Edward Brooke Served in a Different Era of Senate Politics

The former Massachusetts senator, who died Saturday, exemplified a brand of liberal Republican politics that doesn't exist today.

Edward Brooke, the former Massachusetts Republican lawmaker who died yesterday at the age of 95, served in the Senate in a political environment much different from today.

A member of the Senate from 1967 to 1979, Brooke was a part of the Republican Party's liberal wing, which was geographically concentrated in the northeastern states. At that time, Democrats still held sway in the conservative South. Those days have faded as the two major parties have undergone regional as well as ideological changes.  

Brooke racked up high marks for his Senate votes from left-of-center groups like Americans for Democratic Action and the League of Conservation Voters that would make him anathema to conservative activists. In 1976, near the end of his two terms, Brooke received a rating of 3 from the American Conservative Union—the same score as Ted Kennedy, the liberal Democratic icon and Brooke's home-state Senate colleague for a dozen years. It is doubtful that someone of Brooke's politics could win a Republican primary today.

Brooke's ideological allies in the Senate included moderate-to-liberal Republicans Jacob Javits of New York, Clifford Case of New Jersey, Lowell Weicker of Connecticut, and Chuck Mathias of Maryland. They were part of a "Wednesday Club" of moderate Republicans who talked policy over weekly lunches and also voted as a bloc, Brooke wrote in a 2007 memoir, "Bridging the Divide."

"When I arrived in the Senate, the moderate, so-called Rockefeller Republicans held the balance of power," Brooke wrote. "The Democrats were in the majority, but their southern members usually opposed civil rights and other progressive legislation. Often only by forging alliances with Republicans could the Democrats pass their progressive agenda. I was entirely comfortable reaching across the Senate aisle to work with Democrats."

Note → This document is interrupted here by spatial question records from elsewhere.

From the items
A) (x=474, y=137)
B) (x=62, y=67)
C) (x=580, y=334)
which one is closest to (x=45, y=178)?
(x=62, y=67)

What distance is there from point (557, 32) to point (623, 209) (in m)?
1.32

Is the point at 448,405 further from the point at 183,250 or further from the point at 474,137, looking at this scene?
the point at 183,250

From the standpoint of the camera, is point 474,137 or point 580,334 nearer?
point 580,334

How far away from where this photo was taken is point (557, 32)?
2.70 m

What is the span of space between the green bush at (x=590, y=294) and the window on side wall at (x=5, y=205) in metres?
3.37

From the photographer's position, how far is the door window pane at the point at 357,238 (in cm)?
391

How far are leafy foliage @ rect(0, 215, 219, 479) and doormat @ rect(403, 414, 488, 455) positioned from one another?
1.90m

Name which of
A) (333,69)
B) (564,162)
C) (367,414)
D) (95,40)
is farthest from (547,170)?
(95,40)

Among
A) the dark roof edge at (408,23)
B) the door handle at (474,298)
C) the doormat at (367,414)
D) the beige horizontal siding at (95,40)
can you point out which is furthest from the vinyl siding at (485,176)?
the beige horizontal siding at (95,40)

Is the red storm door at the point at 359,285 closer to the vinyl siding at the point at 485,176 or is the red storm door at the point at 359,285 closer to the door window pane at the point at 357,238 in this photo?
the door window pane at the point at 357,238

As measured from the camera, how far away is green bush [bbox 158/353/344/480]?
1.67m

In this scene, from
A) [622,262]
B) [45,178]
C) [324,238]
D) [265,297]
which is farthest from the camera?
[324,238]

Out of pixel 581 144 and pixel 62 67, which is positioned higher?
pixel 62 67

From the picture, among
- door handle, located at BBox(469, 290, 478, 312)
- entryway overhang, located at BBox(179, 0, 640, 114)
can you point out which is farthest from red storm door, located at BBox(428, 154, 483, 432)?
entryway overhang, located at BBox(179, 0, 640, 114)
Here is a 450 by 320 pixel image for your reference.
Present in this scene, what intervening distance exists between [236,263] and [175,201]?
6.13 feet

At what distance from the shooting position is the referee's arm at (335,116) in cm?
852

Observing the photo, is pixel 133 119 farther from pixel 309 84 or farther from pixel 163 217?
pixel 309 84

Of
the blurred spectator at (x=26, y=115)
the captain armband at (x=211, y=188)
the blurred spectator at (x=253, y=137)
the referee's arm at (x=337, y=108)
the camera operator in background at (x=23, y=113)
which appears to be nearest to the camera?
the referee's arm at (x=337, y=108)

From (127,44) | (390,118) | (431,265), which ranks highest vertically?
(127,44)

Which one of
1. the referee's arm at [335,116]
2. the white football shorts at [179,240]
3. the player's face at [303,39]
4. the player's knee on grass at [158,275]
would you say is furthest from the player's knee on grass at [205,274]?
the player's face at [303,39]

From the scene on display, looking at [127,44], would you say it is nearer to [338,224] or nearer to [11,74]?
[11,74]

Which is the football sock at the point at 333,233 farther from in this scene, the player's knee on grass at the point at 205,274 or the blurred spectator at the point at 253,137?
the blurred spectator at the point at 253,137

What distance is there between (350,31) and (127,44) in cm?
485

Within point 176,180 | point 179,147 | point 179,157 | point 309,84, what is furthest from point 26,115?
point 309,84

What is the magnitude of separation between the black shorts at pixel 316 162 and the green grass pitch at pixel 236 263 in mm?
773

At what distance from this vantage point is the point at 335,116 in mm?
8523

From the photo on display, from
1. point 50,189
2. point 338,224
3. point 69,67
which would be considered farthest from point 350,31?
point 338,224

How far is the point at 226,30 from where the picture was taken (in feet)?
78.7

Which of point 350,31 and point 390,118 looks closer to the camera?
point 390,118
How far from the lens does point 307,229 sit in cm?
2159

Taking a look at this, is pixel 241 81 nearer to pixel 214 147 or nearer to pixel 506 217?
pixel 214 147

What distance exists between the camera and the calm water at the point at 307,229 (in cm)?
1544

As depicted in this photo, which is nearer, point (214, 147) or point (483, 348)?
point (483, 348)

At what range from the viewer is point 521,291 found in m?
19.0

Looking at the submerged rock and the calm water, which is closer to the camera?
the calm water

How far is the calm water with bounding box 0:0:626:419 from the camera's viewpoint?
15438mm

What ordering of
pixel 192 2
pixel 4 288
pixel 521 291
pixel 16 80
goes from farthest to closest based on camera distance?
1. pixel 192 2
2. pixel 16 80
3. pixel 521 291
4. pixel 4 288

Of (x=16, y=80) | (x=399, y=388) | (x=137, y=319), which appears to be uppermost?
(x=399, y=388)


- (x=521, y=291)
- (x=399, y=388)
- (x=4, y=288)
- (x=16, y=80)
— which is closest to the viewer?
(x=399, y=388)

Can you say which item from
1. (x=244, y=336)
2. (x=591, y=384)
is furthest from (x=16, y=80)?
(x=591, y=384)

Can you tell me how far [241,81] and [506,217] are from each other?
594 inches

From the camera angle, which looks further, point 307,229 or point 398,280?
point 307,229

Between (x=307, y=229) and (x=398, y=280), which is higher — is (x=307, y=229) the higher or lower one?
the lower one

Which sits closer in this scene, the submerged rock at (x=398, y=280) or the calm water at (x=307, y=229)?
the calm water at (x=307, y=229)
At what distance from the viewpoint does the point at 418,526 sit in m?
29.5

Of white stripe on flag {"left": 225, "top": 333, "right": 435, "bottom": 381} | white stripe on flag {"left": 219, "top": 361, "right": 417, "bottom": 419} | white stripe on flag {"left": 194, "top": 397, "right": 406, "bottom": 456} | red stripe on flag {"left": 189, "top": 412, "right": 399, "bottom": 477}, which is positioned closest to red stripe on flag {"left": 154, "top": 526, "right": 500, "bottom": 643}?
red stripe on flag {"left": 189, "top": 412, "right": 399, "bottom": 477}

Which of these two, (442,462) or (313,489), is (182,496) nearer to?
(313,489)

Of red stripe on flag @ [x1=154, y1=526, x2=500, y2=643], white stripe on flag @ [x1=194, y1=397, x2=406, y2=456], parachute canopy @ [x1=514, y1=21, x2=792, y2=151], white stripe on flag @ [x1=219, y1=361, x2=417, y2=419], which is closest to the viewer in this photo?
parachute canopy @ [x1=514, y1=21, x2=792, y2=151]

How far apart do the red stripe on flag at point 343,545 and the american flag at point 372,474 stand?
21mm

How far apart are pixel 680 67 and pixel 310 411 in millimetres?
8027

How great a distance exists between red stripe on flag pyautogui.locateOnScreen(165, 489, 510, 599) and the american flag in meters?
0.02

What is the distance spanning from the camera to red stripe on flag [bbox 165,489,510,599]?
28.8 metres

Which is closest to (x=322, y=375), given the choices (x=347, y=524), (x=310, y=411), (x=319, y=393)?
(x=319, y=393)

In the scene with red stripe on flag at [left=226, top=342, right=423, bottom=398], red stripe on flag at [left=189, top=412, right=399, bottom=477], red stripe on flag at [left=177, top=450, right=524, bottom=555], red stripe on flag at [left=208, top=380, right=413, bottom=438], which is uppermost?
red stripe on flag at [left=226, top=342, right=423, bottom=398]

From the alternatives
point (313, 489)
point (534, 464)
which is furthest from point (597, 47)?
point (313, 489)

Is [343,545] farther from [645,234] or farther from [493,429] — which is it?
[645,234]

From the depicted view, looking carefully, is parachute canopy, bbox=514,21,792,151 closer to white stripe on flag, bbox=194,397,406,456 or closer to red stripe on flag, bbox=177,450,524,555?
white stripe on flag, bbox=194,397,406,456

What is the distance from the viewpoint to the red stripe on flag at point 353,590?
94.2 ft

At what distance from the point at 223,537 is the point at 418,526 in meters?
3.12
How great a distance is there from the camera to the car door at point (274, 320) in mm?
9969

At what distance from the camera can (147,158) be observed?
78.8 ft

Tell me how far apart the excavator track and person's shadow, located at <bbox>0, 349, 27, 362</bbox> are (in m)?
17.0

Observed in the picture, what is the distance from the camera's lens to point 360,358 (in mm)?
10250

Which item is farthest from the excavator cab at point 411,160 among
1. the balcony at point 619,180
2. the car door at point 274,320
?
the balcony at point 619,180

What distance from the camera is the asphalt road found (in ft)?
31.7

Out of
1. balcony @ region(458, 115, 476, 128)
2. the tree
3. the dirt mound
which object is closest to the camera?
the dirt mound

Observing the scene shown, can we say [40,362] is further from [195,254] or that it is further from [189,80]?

You don't see big bipartisan alliances like that much anymore, as party-line voting by senators and voters has increased and outside political groups demand more ideological loyalty. Case in 1972, Mathias in 1980 and Weicker in 1982 were the most recent Republicans to win Senate elections in their states. Brooke, who left the Senate in 1979 after losing to Democrat Paul Tsongas, was the last Republican senator from Massachusetts until 2010, when Scott Brown won a special election. Brown was defeated by Democrat Elizabeth Warren in 2012. It's been more than two decades since a Massachusetts Republican served in the House.

Today, the parties are more homogeneous and elections are more nationalized. Conservatives align with the Republican Party and the liberals' home is the Democratic Party. There isn't much crossover: the least conservative Republican lawmaker in Congress is still probably to the right of the most conservative Democratic lawmaker. 

"The polarization of Congress; the decline of civility; and the rise of attack politics in the 1980s, the 1990s, and the early years of the new century are a blot on our political system and a disservice to the American people," Brooke wrote. "I do not see any signs of a return to civility, and I can only look back on my time in the Senate as a golden era that I pray will come again."

Brooke's death also calls attention to how few black senators have held a seat in the legislative body in the entirety of our nation's history. Just nine have served, five of whom were elected by the voters. Brooke in 1966 became the first black senator elected by popular vote. President Barack Obama, who was the third, said in a statement that Brooke "stood at the forefront of the battle for civil rights and economic fairness" and "sought to build consensus and understanding across partisan lines, always working towards practical solutions to our nation's challenges."

Cory Booker, a New Jersey Democrat, and Tim Scott, a South Carolina Republican, are the only black senators serving today.

"My fervent expectation is that sooner rather than later, the United States Senate will more closely reflect the rich diversity of this great country," Brooke wrote.